Give it a REST

One point that came up during questions at both recent WSTIERIA talks (at the AIM Programme start-up meeting and the OGC TC meeting) was whether the “authorisation facade” method adopted from the previous SEE-GEO project could properly be said to be applicable to RESTian web services.

In fact, we have been using “REST-style” simply as shorthand for “non-SOAP-based” web services. Although the authorisation facade can easily be seen as a connector component enforcing security policies within a RESTian layered system, its requirement for the presence of an explicit session id in URLs embeds state into those URLs. A particular session id may be valid at a given time but will soon expire, leaving the client with a broken link that cannot be used to access the resource in the longer term.

This isn’t a complete show-stopper of course, because many simple web services are accessed by plain HTTP (without SOAP) but don’t require the full panoply of REST architectural features.

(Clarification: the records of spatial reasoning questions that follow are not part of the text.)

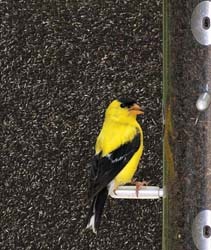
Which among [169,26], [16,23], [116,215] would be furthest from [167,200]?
[16,23]

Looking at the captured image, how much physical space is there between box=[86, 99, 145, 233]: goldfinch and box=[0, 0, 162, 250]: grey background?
35cm

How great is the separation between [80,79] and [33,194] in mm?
425

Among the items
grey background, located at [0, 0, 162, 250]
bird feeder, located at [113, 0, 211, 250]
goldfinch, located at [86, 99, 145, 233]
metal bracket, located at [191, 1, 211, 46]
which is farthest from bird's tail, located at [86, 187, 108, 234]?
metal bracket, located at [191, 1, 211, 46]

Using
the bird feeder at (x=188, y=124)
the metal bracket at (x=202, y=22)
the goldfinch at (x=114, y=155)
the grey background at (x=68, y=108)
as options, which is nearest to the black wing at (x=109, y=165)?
the goldfinch at (x=114, y=155)

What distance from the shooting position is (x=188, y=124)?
1.67 metres

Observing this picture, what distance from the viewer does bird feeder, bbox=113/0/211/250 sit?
Answer: 1636mm

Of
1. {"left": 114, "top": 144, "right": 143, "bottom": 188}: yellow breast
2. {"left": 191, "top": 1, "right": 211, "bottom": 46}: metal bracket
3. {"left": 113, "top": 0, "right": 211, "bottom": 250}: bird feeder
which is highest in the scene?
{"left": 191, "top": 1, "right": 211, "bottom": 46}: metal bracket

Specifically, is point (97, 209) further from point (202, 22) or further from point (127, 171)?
point (202, 22)

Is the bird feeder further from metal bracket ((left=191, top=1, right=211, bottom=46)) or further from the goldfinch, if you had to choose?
the goldfinch

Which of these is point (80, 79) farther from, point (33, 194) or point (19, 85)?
point (33, 194)

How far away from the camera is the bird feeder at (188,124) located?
164 centimetres

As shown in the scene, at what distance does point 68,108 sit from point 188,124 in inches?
46.3

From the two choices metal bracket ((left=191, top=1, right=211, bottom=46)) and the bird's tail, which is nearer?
metal bracket ((left=191, top=1, right=211, bottom=46))

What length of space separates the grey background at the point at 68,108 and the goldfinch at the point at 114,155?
0.35 m
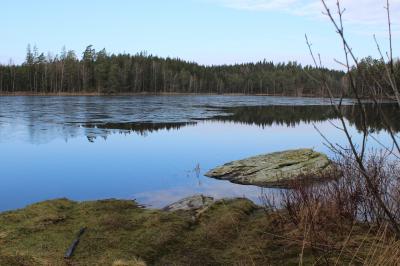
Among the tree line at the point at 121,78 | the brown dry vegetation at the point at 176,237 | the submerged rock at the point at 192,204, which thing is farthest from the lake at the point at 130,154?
the tree line at the point at 121,78

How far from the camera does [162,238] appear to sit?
802cm

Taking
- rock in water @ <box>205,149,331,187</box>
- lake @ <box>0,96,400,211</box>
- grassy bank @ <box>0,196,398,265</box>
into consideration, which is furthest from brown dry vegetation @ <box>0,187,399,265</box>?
rock in water @ <box>205,149,331,187</box>

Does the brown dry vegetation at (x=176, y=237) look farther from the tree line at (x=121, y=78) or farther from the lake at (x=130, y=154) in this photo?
the tree line at (x=121, y=78)

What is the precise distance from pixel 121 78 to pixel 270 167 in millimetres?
92851

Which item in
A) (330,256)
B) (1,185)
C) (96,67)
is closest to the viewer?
(330,256)

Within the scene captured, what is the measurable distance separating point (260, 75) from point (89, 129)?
441 ft

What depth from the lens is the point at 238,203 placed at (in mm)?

Nevertheless, we should endeavour to be more accurate in the terminology used in future.

Incidentally, this is one reason for being interested in OAuth WRAP (the current specification, 0.9.7.2, is available in the files area of its Google groups site). WRAP has some conceptual similarities to the SEE-GEO/WSTIERIA method but uses the HTTP Authorization: header to carry a token, exploiting the extensibility built into that part of the HTTP standard, rather than using the URL. Others have used cookies. In either case, the session id or token is taken out of the URL. WRAP additionally provides a mechanism for the client to renew expired tokens. The drawbacks are that, although it has been submitted to IETF for standardisation, WRAP is not yet widely deployed (but implementations are starting to appear, notably from Facebook and Microsoft). The client must also support the protocol. Working with completely unmodified clients, which do not support WRAP (or even cookies) therefore remains one of the strengths of the SEE-GEO/WSTIERIA approach, justifying placement of the session id in the URL.